READING TEXT below:

Everything you do with window, keyboard or mouse automation is prone to race conditions and conflicts, since forces outside the script, like the user himself, can affect the state of the window.
"A" is no different to any other window specification in that respect.
NOTE: "A" intentionally does not match the foreground window if it is hidden and DetectHiddenWindows is off. Before assuming that "A" is unreliable, be absolutely sure you have DetectHiddenWindows on. It is not sensible for PostMessage or any other function which isn't WinWaitActive to wait for a window to become active
and visible.
For example, if some other AutoHotkey script is showing a Menu, it probably has its main window active, and that window is probably hidden.
iseahound wrote:It's easy to write logic for when ahk_class notepad isn't found, but it's harder to deal with "A"
I don't agree that it's any different, or difficult. It always depends on which window the author or user intended to interact with. For your example, I imagine the user's intention would be to close the window that
he thought was active. If GetForegroundWindow returned NULL because focus is transitioning, whatever window focus is transitioning to is almost definitely not the one the user thought was active. For your example, the only sensible fallback would be to
do nothing. That is easily achieved with three letters (and a space):
try.
Regardless of what value WinTitle has, it doesn't make sense to design an automatic countermeasure for unexpected failure to find the window as the intention of the code and user cannot be known. There are also very many functions which use WinTitle, and the ideal reaction to failure likely differs between them.

End of READING TEXT.
DATASET EXTRACT below:

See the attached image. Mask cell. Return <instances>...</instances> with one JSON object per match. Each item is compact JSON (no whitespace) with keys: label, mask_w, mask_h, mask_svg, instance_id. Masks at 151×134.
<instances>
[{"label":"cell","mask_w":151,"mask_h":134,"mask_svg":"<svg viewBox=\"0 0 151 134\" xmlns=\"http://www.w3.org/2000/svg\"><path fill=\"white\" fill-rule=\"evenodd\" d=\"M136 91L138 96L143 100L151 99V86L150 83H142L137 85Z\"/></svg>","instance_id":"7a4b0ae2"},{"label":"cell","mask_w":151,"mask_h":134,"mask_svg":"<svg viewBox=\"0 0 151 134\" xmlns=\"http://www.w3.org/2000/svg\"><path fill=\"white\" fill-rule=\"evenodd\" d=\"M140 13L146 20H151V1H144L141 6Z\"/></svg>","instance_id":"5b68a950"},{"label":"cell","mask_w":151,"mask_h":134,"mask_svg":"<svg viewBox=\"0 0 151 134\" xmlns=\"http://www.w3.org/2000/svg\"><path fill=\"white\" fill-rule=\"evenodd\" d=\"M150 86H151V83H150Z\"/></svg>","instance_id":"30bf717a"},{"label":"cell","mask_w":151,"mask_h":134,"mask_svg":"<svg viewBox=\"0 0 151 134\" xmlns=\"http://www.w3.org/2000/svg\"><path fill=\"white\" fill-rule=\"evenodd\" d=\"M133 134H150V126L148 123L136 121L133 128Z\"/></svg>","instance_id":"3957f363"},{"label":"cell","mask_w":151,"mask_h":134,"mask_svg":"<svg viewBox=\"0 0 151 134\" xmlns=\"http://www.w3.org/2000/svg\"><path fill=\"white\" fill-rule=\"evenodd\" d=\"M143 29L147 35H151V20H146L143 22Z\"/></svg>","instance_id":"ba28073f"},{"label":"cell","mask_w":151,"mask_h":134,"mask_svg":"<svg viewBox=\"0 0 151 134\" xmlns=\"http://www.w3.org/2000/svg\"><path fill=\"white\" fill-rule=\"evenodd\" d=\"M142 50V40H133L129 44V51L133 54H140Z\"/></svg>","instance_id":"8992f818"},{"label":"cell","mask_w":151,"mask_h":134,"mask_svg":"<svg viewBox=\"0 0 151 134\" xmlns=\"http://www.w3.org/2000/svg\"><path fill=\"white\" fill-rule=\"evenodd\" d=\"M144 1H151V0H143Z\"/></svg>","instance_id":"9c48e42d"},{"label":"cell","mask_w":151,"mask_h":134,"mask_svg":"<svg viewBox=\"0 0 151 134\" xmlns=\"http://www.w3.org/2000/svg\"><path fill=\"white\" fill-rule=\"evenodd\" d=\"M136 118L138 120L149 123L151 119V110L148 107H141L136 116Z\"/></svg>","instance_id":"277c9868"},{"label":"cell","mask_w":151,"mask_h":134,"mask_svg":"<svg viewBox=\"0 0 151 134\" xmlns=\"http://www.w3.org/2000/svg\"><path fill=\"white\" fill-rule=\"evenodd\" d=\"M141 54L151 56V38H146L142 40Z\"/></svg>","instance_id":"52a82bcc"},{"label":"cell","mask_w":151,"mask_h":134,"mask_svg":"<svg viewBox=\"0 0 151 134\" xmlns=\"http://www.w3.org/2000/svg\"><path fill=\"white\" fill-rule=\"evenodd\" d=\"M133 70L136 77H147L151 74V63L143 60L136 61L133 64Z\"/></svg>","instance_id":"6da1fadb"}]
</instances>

End of DATASET EXTRACT.

WORK INSTRUCTIONS →
1. In the text about AutoHotkey window matching, when does "A" intentionally not match the foreground window?
2. From the text about AutoHotkey window matching, write out the part that opens with the words containing "I don't agree" and closes with "differs between them.".
3. Write what comes next in the text about AutoHotkey window matching, picking up after its last sentence.
The lines have nothing to do with this work.

RESPONSES TO THE EXERCISE →
1. When the foreground window is hidden and DetectHiddenWindows is off.

2.
I don't agree that it's any different, or difficult. It always depends on which window the author or user intended to interact with. For your example, I imagine the user's intention would be to close the window that
he thought was active. If GetForegroundWindow returned NULL because focus is transitioning, whatever window focus is transitioning to is almost definitely not the one the user thought was active. For your example, the only sensible fallback would be to
do nothing. That is easily achieved with three letters (and a space):
try.
Regardless of what value WinTitle has, it doesn't make sense to design an automatic countermeasure for unexpected failure to find the window as the intention of the code and user cannot be known. There are also very many functions which use WinTitle, and the ideal reaction to failure likely differs between them.

3.
Falling back to the taskbar (or probably any window) would be nonsense. What can you even do to the taskbar, that you would want any functions to operate on it as a fallback? If the effect of the function is really so unimportant that the user is happy with it operating on whatever window, surely the function could just do nothing and the user would be just as happy. Probably happier, because he hasn't just closed an important window that just unexpectedly popped up, or
accidentally shut down Windows. (Sending the SCCLOSE command to the taskbar generally shows the Windows Shutdown dialog. If the user happens to be about to press Enter...)
Descolada wrote:which should mean that it is guaranteed that the message is sent to an actual window.
How can it guarantee that, when the last found window might have been
destroyed?
Descolada wrote:Previously it was that the taskbar was returned in such cases
Do you mean that GetForegroundWindow returned the taskbar while a transition was occurring? (I'm not saying that it was so, just trying to guess what you mean.) If it was so, it could have been because the taskbar
actually was activated during certain transitions. "Previously it was" implies that it doesn't happen anymore; was that on older OS versions?
iseahound wrote:I don't see why even catching a TargetError could even possibly be a solution to this problem, when the WinTitle could be an ahk_id, throwing a legitimate TargetError.
Explain how this makes any sense. If you want to know what window criteria the function failed to resolve to a window, you need only look at the values you gave the function in the first place. The discussion was about functions which are being called to operate on the active window. There is
no ambiguity about what a thrown TargetError would mean if PostMessage is the only call within the try-catch.